Day 28: Fly from Shanghai to Haerbin
Overnight: Holiday Inn City Center Harbin (Haerbin, Heilongjiang, China)
After flying to Haerbin, we were then escorted to the Siberian Tiger Park before returning to the city so we could tour it on our own. We visited the Church of St Sofia whilst in the city.
Day 29: Transport from Haerbin to Mudanjiang
Overnight: Mudanjiang Hotel (Mudanjiang, Heilongjiang, China)
This was entirely a travel day. Included was a very long train ride to get from Haerbin to Mudanjiang.
Day 30: Transport from Mudanjiang to Dunhua
Overnight: Golden Eastern Business Hotel (Dunhua, Jilin, China)
This was one of the more disappointing days of the trip as we were driven from Mudanjiang to Dunhua. Along the way, we visited the Jingpo Hu and the dry Diaoshuilou Waterfall.
Day 31: Transport from Dunhua to Changbaishan
Overnight: Changbai Hotel (Changbaishan, Jilin, China)

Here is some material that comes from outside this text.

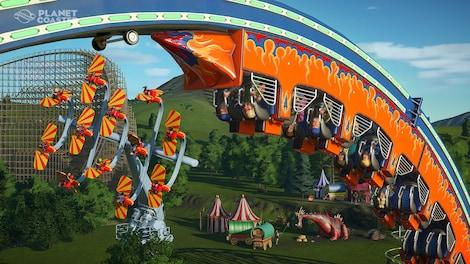 planet coaster activation key no download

On this day, we visited Heaven Lake (still mostly frozen when we showed up) as well as the Changbai Waterfall.
Day 32: Day tour around Changbaishan
Overnight: Changbai Hotel (Changbaishan, Jilin, China)
We started the morning going right back to the Changbai Waterfall and Julong Pool. We then went to the Little Heaven Lake as well as the Green Deep Pool. Later in the afternoon, we went to the Dongtian Waterfall and Underground Forest Waterfall.
Day 33: Transport from Changbaishan to Yanji
Overnight: Yanbian Fayin Hotel (Yanji, Jilin, China)
This was basically an all-driving travel day. Due to the bad weather, we didn’t make any stops to view Changbaishan from a distance.
Day 34: Transport from Yanji to Beijing
Overnight: Emperor’s Guards Station Courtyard Hotel (Beijing, China)
After flying from Yanji to Beijing, we were then guided to the Wangfujian Pedestrian Street, the Temple of Heaven, and the Silk Street Market.
Day 35: Day touring around Beijing
Overnight: Emperor’s Guards Station Courtyard Hotel (Beijing, China)
On this day, we were escorted to the Summer Palace, the Ming Tombs, and the Great Wall (two different sections – Juyongguan and Badaling; the latter took a bit of convincing by Julie to let us do).
Day 36: Day touring inside Beijing
Overnight: Emperor’s Guards Station Courtyard Hotel (Beijing, China)
On this day, we were on our own to visit the Forbidden City and Tian’anmen Square. We also checked out the Wangfujian Pedestrian Street.
Day 37: Fly from Beijing to Tokyo
We flew out of Beijing and into Tokyo to end our 5 weeks in China.
What to Bring
In addition to the equipment that we bring on all of our trips, there wasn’t anything in addition that we needed for this trip.